I am currently a National Science Founcation Postdoctoral FellowCornell University and the Materials Process Design and Control Laboratory (MPDC). My work is focused on researching the application of finite element methods to model the micro-structure evolution of snow. The resulting model will assist in gaining further understanding the complex nature of snow metamorphism, which will aid in the prediction of weak-layer formation within the snowpack.
This page gives a brief overview of my research, teaching interests, and open-source code projects. For a more complete synaposis please refer to my Ciriculum Vitae or contact me at firstname.lastname@example.org.

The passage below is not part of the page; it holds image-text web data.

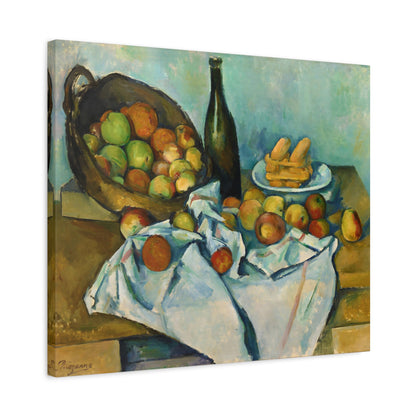 The Basket of Apples By Paul Cézanne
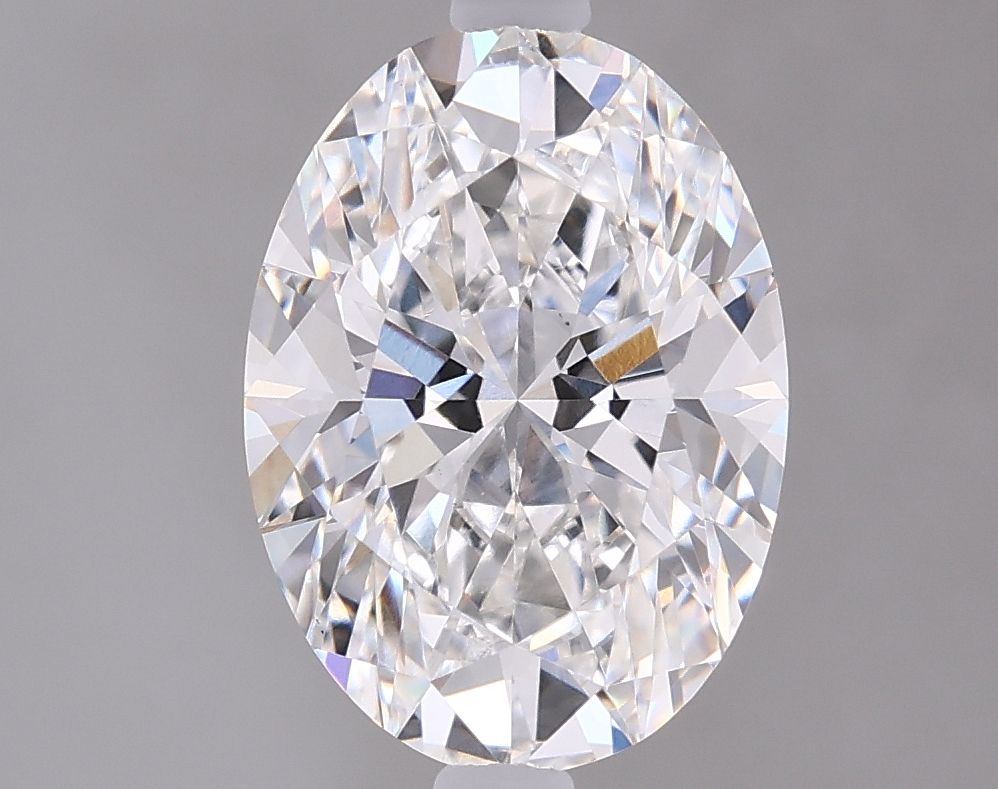 1.59 ct. oval Lab Grown Diamond front image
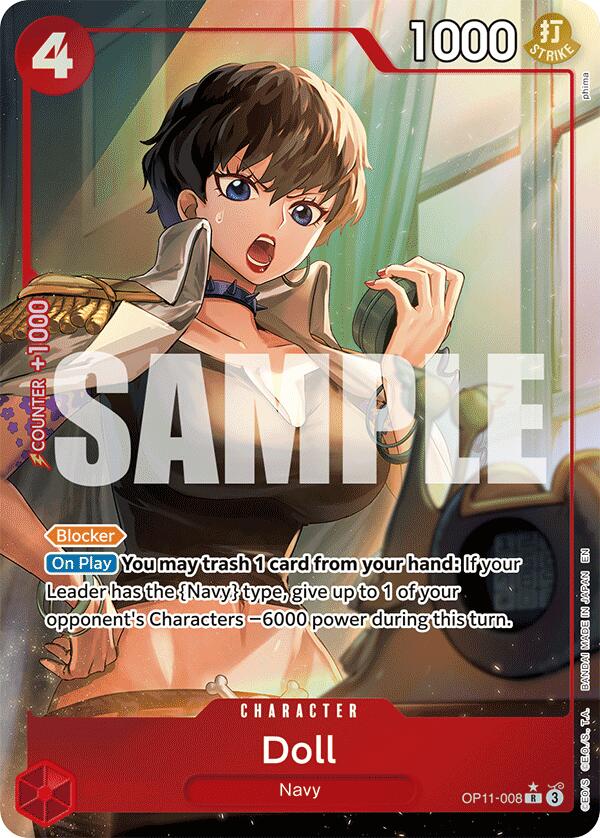 Doll (Alternate Art) [A Fist of Divine Speed] | Card Merchant Takapuna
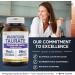 Herba Magnesium Taurate Supplement 500mg 180 Vegetable Capsules | Chelated with Taurine for Bioavailability | 40mg of Elemental Magnesium Per Capsules | Made in Canada - Buy Online on GoSupps.com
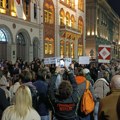 Studenti u blokadi održali proteste u nekoliko gradova u Srbiji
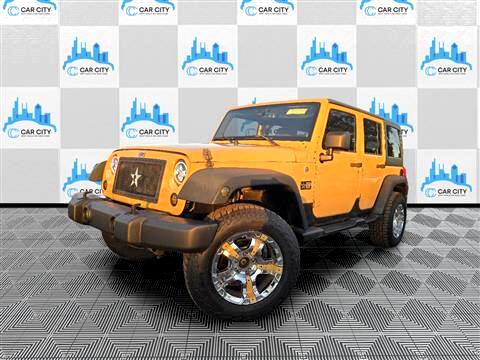2013 Jeep Wrangler Unlimited Sport 4WD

Currently at CU after I was awarded a Earth Science Postdoctoral Fellowship from the National Science Foundation (NSF). The proposed work is to explore new methods for modeling the behavior of snow. The goal is to research the use of stochastic finite element methods to model the evolution of the snow micro-structure including phase change within the snow. A model of this type would improve the current understanding of snow metamorphism by providing a means to monitor the evolution of the ice matrix within the snow while accounting for uncertainties in the system.
My primary research interest is understanding and modeling snow, evidenced by my projects at both MSU and CU, especially as it relates to avalanches. Continuing this focus, I aim to develop a generalized, physics-based, multi-scale 3D model for snow—a model that may be customized to fit a variety of purposes from water resource engineering to hazard mitigation.

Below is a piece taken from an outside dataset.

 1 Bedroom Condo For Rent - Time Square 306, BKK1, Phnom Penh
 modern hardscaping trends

I am most interested in teaching courses in engineering and numerical methods, such as flow in porous media and continuum mechanics. I also would like to continue instructing fundamental engineering courses such as statics, mechanics, structural analysis, and finite element analysis. I am also interested in developing innovative curriculum, for example, a snow and ice mechanics course that covers topics such as the transversely isotropic properties of ice, thermal and micro-structural models of snow, and avalanche flow dynamics. I also would enjoy developing a graduate level course focusing on statistical applications in research.

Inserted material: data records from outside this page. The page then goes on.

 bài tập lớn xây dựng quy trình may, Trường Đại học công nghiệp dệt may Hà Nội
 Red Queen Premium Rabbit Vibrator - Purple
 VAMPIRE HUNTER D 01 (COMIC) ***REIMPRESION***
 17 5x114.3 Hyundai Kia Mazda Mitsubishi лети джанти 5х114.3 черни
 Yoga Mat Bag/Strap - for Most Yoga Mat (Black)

A science curriculum centered on snow and avalanches was implemented in a 5th grade classroom at Ophir School in Big Sky, MT. The curriculum content was developed by a PhD student as a part of the Graduate Teaching Fellows in K–12 Education Program (GK–12) of the National Science Foundation. The purpose of the curriculum was foremost to provide inquiry-based scientific content that both stimulated and motivated the students. Throughout the academic year, lessons, exercises, and field trips were conducted with particular focus on the decision-making triangle of snow, weather, and terrain. Various resources were utilized including assistance from the Gallatin National Forest Avalanche Center and the Big Sky Ski Patrol. One of the most important aspects of the curriculum is that the 5th grade students were able to participate in the education processes themselves which culminated in their development of a professional-quality poster. The poster was constructed for use as an educational tool for other grade school students and was presented, by the students, at the 2008 International Snow Science Workshop. Overall, the curriculum succeeded in exciting the students about science, with particular emphasis on snow science.